Welcher Beruf eigentlich welchen „Intelligenzstil“ erfordert, scheint mir zu wenig bis gar nicht berücksichtigt zu werden. Ein Fahnder muss anders intelligent sein, als ein Behördenleiter, ein Versicherungsmanager anders als ein Bankmanager. In die Lücke, die die Wissenschaft da lässt, füllt der Volksmund dann solche Worte wie „Riecher“ „Instinkt“ oder „Geschick“.
„Wendig“ zum Beispiel soll man als Spion denken können, schreiben die Blätter für Berufskunde. Gibt es „wendige Intelligenz“? Windige gibt’s, da wüsste ich Beispiele 
Die von Dir genannte „abduktive Intelligenz“ scheint mir eine
solche spezifische Fertigkeit zu sein, wenn mit ihr nicht nur
generelles Hypothesenaufstellen, sondern Hypothesengenerierung
in einem bestimmten Kontext (z.B. Profiling) gemeint ist. Für
die Untersuchung solcher spezifischen Fertigkeiten scheinen
Intelligenztests aber nicht die geeigneten Instrumente zu
sein, zumindest sollte man sie nicht als einzige Instrumente
benutzen.
Das mich immer wieder rätselhafte Phänomen ist, wie tief oder breit man eigentlich was wissen muss, um, ich nenne es mal zu „überlegenen oder weiterführenderen Hypothesen“ zu finden. Ich habe bei mir gemerkt, dass Tiefe zum „Kanalblick“ führen kann und völlige Ahnungslosigkeit natürlich auch nicht geht. Ich brauche „Vorstellungsvermögen“ zu einem Thema, so dass ich mir Begriffe von den Konzepten machen kann, die am Werk sind, bzw. dafür, dass ich welche am Werk sehe.
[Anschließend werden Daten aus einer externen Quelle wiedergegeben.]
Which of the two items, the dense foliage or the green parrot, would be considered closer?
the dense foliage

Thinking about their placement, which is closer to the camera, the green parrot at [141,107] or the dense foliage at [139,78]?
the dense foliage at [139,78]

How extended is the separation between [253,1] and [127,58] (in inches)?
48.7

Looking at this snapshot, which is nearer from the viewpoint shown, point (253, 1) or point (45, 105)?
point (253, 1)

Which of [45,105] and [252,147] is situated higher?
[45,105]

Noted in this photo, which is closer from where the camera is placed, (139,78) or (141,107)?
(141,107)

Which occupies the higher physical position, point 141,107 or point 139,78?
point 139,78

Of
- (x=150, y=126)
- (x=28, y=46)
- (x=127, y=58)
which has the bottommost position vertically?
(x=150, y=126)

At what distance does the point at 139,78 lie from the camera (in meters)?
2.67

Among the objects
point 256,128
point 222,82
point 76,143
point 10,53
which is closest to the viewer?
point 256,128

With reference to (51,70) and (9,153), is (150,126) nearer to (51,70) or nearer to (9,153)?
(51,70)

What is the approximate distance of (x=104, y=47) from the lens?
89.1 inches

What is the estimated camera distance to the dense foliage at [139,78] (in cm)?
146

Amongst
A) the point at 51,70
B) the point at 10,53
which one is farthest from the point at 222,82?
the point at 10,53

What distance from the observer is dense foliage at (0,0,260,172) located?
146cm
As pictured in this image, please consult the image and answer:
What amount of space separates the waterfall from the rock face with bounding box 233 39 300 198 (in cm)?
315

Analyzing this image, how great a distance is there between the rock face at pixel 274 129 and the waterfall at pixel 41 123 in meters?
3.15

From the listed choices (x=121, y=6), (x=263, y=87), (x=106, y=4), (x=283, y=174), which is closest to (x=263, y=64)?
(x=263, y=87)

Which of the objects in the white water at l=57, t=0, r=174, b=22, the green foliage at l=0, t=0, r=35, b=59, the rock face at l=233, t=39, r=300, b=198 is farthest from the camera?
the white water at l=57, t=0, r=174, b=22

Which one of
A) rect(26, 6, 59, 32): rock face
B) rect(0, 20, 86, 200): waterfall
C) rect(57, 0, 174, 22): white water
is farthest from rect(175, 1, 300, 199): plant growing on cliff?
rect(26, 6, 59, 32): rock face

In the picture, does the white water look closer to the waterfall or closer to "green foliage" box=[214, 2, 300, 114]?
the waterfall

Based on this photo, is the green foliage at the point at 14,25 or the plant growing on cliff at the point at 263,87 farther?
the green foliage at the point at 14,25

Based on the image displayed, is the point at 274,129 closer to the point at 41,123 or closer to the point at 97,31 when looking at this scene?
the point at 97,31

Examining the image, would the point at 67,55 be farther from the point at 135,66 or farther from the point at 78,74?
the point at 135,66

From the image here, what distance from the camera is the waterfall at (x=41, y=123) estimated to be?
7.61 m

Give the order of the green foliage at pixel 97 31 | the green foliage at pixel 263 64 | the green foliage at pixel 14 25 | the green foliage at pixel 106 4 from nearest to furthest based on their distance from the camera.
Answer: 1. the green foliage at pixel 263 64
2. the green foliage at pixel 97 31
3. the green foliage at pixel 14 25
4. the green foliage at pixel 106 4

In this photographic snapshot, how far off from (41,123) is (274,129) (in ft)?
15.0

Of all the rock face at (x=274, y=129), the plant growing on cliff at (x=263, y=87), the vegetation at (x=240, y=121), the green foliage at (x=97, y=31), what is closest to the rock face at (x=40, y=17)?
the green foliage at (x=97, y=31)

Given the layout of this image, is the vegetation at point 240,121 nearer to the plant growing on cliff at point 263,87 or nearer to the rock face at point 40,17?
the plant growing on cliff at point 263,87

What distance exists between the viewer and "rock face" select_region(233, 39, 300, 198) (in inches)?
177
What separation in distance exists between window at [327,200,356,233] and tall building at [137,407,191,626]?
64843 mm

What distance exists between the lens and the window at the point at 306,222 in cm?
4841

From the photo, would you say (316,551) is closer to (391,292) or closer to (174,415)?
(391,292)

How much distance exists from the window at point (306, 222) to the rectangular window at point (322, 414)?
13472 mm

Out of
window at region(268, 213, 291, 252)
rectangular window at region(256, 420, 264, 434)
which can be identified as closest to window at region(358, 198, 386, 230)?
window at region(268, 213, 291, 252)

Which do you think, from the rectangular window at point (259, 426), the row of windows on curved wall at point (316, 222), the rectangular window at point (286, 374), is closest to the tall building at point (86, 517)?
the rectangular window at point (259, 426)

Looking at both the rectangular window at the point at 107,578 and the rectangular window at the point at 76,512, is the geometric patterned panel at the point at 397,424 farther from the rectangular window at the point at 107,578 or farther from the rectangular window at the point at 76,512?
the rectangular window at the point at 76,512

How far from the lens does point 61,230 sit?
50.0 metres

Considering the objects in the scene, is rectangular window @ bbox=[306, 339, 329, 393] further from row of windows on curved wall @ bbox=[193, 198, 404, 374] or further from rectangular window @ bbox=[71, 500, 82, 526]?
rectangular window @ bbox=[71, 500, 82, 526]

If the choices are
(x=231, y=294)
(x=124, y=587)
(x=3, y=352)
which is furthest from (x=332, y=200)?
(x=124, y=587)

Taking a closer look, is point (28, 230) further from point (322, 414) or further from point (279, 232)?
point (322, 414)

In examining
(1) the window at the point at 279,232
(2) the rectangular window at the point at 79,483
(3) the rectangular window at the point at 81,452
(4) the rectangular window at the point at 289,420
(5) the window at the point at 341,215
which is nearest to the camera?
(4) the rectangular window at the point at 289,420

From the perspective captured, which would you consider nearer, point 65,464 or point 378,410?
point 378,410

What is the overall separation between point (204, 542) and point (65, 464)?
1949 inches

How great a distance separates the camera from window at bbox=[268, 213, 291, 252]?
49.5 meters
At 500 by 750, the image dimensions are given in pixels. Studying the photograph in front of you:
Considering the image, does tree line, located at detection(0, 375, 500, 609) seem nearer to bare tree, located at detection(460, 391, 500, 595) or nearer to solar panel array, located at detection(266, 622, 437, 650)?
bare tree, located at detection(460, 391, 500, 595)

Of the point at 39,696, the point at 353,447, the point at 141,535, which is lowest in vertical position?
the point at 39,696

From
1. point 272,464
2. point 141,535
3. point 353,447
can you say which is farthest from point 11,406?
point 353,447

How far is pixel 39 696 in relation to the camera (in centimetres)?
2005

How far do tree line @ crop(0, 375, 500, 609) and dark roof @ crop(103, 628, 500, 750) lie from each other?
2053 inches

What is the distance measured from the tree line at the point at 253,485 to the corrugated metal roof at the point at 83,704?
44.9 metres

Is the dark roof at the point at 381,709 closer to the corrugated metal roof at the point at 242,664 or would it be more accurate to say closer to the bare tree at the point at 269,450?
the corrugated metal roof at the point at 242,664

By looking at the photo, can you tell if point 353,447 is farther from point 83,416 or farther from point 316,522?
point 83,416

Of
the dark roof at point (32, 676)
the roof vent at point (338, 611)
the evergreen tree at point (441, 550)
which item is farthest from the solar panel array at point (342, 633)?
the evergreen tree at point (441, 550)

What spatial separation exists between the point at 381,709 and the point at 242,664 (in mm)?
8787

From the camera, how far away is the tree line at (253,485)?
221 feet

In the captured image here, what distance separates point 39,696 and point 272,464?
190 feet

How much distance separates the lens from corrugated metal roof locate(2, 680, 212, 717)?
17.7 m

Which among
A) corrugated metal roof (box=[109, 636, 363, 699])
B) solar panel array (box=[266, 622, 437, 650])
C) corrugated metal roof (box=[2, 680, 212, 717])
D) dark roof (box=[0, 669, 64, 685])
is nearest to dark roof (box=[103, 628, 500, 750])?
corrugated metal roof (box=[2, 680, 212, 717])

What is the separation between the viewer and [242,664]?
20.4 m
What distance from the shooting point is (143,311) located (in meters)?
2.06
Leider müssen sie sich dabei mit
den Hauspsychologen irgendwie eifersüchtig verkracht haben
Was wohl nicht nur auf die Berufseifersüchteleien, sondern
auch auf die unterschiedliche Art des Herangehens an eine
Thematik zurückgeführt werden kann. Denn wenn es sich bei der
Methode des „abduktiven Schließens“ um eine bestimmte,
wohldefinierte Technik handeln würde, dann wäre die Sache
längst eine psychologische Technologie geworden. Aber es
handelt sich höchstwahrscheinlich, besonders wenn Du die
Profiler in der Forensik ansprichst, um
langjähriges „klinisches“ Erfahrungswissen.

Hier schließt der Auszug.